Work instruction → Each line below that contains the word "after" must be copied.

Records for processing →
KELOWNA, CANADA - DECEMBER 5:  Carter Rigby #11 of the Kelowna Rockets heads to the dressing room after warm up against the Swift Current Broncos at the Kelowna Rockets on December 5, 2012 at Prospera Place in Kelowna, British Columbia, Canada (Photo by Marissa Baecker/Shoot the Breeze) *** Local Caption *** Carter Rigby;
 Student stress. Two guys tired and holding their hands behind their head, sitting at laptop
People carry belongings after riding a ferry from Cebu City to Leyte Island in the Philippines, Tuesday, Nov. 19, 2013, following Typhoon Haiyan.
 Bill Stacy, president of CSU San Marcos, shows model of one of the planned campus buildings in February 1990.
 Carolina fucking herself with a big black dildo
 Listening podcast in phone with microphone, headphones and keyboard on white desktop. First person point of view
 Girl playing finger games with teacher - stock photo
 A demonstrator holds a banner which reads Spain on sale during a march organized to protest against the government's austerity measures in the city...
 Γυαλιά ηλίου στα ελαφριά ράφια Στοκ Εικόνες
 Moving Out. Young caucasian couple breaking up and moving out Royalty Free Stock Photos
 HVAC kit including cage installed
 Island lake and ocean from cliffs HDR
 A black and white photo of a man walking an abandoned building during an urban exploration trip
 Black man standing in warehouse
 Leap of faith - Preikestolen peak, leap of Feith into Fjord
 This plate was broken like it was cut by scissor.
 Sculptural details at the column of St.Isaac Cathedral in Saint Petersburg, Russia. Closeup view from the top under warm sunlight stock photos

Answer box →
KELOWNA, CANADA - DECEMBER 5:  Carter Rigby #11 of the Kelowna Rockets heads to the dressing room after warm up against the Swift Current Broncos at the Kelowna Rockets on December 5, 2012 at Prospera Place in Kelowna, British Columbia, Canada (Photo by Marissa Baecker/Shoot the Breeze) *** Local Caption *** Carter Rigby;
People carry belongings after riding a ferry from Cebu City to Leyte Island in the Philippines, Tuesday, Nov. 19, 2013, following Typhoon Haiyan.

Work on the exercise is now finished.